How many rows below contain the word "Opiates"? Reply with the number only.

[Stored data entries]
──────────

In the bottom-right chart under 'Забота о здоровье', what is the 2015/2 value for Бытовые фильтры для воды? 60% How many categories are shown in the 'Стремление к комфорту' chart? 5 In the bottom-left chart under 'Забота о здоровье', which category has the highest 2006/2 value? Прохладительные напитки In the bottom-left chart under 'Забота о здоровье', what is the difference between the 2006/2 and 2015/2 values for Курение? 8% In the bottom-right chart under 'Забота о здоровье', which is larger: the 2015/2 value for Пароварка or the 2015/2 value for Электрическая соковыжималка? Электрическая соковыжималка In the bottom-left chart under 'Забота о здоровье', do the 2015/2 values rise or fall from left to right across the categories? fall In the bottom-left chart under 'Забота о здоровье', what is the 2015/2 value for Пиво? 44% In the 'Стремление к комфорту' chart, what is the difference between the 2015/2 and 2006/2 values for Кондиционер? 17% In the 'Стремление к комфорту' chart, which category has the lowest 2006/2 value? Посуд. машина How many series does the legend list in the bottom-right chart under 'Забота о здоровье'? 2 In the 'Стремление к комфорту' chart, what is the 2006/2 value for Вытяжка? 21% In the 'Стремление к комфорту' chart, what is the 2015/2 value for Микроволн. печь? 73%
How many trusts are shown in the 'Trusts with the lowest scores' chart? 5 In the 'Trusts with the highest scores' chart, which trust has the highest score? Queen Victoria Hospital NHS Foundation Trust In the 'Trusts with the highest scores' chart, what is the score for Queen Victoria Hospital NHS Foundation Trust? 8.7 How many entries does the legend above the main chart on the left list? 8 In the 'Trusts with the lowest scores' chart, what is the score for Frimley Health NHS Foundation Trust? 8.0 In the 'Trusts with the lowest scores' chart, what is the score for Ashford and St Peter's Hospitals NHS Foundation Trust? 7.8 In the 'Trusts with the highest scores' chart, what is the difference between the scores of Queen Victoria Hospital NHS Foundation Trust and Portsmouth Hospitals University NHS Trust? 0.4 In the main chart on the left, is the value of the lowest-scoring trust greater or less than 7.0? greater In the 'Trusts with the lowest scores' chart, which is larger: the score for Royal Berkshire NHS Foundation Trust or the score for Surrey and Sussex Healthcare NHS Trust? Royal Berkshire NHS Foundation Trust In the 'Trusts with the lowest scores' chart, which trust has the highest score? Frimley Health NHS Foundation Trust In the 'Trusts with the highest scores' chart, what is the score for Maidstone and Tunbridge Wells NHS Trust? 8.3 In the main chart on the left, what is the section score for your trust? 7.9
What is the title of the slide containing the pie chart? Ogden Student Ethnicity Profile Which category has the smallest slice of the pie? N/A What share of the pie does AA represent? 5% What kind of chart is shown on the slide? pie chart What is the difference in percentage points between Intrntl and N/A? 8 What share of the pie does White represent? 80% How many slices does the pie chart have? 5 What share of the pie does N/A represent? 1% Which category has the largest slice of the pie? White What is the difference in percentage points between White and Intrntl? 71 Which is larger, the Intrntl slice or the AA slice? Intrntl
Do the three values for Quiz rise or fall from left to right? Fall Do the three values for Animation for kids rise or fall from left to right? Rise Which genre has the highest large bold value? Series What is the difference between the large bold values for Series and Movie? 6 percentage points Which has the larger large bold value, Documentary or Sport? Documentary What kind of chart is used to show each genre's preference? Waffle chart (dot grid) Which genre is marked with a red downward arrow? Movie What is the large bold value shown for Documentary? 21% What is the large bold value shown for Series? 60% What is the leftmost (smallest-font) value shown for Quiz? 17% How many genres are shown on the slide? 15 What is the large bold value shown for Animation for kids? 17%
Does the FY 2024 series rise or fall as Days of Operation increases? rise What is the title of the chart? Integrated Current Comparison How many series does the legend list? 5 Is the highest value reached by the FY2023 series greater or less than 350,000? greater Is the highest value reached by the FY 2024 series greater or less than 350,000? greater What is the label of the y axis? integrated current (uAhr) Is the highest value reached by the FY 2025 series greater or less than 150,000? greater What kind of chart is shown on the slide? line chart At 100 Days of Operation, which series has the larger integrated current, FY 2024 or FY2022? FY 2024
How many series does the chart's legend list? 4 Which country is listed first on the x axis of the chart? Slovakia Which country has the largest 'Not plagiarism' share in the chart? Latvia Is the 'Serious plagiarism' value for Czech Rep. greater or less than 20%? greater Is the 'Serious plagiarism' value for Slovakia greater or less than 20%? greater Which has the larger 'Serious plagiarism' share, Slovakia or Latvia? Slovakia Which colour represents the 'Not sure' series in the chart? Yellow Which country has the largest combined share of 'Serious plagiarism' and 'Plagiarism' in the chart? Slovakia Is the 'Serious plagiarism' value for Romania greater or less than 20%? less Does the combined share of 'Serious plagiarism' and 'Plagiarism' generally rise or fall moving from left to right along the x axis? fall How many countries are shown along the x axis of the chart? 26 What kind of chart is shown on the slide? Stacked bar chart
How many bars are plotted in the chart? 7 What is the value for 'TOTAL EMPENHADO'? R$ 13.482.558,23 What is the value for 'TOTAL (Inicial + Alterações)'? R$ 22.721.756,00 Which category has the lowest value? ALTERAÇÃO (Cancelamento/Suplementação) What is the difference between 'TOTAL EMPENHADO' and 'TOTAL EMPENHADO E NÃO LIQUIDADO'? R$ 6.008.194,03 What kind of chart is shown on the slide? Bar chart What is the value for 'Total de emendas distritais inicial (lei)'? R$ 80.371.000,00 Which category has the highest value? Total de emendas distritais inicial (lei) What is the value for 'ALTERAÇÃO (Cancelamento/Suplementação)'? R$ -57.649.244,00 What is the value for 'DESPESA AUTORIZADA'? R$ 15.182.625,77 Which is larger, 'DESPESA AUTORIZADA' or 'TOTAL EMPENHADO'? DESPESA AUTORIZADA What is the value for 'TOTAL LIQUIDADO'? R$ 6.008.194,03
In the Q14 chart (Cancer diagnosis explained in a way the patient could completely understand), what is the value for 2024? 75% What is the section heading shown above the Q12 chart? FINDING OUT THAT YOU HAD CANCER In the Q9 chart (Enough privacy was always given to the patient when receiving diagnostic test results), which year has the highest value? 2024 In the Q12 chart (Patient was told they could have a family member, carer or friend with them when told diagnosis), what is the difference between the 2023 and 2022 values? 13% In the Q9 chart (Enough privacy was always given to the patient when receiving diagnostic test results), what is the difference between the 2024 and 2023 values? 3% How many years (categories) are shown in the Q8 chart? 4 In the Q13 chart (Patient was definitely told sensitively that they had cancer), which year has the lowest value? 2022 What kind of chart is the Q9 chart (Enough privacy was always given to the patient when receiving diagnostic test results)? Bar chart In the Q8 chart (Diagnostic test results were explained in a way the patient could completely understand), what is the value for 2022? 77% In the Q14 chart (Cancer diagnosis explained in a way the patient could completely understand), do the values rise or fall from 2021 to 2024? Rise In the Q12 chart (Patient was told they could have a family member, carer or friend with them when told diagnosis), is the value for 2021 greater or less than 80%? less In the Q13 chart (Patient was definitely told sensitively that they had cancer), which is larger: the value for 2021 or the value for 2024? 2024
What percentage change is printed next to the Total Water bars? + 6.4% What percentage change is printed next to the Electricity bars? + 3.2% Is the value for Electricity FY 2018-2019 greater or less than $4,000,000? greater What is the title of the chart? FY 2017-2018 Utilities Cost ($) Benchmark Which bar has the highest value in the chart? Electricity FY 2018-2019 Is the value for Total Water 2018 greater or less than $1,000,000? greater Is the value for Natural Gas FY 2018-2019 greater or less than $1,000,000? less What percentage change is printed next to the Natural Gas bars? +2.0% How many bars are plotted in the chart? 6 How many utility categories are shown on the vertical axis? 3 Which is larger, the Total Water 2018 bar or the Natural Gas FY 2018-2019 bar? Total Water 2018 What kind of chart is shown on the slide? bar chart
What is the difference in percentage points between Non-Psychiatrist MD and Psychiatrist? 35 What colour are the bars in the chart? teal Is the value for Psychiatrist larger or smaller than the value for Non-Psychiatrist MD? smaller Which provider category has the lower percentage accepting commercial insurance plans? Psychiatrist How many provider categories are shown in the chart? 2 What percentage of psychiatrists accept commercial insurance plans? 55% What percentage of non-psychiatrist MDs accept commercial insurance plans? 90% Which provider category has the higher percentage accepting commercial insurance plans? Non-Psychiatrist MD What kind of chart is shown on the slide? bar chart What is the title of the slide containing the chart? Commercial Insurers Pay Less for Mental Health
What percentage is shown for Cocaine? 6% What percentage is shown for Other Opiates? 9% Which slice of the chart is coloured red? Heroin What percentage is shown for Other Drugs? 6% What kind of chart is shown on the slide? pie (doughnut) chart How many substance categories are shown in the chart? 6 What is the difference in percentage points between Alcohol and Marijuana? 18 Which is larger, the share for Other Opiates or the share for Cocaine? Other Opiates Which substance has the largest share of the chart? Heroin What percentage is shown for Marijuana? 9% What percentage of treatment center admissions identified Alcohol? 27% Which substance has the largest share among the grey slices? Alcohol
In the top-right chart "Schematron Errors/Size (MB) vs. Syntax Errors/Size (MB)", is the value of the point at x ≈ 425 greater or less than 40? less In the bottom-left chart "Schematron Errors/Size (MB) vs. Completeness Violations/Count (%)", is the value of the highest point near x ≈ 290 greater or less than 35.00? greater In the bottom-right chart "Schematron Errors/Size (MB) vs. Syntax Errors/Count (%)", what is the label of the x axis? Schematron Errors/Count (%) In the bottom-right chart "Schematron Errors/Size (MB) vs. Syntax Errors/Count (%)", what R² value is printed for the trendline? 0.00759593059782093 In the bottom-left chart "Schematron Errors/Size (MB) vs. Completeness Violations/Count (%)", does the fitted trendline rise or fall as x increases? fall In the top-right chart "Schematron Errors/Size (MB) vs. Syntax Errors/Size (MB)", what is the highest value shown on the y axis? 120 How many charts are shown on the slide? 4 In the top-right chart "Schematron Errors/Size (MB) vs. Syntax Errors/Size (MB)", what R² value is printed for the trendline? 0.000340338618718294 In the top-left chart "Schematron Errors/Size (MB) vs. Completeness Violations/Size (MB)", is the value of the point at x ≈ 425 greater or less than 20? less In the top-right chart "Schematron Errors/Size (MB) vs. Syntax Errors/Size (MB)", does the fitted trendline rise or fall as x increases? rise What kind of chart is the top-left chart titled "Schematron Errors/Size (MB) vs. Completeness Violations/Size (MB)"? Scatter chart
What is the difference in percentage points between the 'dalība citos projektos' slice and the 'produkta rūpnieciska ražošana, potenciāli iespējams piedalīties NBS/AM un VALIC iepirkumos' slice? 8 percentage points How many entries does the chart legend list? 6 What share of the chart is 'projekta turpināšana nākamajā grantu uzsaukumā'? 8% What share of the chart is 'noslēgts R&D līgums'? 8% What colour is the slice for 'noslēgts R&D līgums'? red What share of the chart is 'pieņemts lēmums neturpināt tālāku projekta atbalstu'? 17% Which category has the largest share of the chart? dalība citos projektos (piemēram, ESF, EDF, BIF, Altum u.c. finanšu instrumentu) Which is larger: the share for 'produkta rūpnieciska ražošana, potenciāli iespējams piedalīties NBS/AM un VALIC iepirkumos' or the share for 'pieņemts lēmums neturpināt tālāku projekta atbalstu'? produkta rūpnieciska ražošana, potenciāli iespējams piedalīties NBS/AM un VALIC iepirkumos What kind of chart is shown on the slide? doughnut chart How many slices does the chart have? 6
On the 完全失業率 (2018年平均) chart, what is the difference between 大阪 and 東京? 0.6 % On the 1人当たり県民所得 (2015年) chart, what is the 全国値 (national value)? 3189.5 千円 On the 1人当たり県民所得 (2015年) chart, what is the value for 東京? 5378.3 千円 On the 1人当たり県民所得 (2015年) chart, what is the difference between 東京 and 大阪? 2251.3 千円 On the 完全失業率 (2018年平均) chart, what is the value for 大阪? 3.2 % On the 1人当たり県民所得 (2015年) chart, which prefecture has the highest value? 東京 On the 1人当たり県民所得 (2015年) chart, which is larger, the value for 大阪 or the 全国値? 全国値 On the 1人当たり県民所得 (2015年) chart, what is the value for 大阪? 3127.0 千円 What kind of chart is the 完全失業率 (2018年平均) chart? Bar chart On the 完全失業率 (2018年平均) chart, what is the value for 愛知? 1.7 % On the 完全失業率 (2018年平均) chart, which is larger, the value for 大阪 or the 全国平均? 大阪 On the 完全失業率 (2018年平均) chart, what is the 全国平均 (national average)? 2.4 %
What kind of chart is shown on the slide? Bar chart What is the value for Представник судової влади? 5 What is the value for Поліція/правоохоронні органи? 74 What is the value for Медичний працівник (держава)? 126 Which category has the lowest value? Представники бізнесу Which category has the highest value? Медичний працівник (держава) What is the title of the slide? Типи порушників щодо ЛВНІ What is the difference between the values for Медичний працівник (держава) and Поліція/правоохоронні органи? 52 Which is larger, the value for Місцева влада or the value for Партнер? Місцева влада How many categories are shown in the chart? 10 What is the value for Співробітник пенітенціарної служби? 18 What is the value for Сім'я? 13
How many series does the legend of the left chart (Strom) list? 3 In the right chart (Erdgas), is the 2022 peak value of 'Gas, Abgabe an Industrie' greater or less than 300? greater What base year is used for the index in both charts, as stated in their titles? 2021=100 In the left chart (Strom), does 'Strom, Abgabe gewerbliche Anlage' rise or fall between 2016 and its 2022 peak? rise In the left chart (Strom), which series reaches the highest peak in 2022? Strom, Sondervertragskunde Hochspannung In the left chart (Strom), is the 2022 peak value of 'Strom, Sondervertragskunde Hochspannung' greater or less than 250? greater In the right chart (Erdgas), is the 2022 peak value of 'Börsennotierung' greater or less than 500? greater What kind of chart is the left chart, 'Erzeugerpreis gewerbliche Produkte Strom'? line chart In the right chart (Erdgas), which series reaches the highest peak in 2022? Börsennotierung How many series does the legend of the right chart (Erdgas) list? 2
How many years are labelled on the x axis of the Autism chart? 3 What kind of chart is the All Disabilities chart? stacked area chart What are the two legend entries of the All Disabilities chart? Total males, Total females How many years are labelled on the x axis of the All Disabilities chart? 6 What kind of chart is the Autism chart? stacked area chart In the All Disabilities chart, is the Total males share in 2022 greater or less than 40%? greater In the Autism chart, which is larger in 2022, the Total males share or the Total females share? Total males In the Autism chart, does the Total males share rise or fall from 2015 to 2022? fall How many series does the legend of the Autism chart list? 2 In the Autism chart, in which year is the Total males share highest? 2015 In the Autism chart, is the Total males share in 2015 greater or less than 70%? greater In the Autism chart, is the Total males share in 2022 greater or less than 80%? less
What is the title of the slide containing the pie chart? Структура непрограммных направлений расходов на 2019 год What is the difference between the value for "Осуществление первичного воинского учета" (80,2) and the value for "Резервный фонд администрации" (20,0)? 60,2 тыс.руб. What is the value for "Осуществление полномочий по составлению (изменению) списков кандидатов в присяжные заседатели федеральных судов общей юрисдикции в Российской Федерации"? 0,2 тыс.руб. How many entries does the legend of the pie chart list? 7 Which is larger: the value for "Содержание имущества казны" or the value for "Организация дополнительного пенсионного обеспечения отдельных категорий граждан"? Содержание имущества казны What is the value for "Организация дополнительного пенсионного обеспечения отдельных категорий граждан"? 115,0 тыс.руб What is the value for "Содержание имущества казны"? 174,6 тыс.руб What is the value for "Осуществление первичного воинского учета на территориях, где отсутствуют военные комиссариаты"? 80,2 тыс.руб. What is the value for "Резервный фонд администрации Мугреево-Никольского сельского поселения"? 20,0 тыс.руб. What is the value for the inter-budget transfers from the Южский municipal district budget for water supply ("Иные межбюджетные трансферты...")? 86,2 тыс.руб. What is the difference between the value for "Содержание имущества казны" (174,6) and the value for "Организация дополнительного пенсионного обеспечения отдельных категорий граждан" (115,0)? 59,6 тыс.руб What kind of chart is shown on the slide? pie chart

──────────

- Your response
1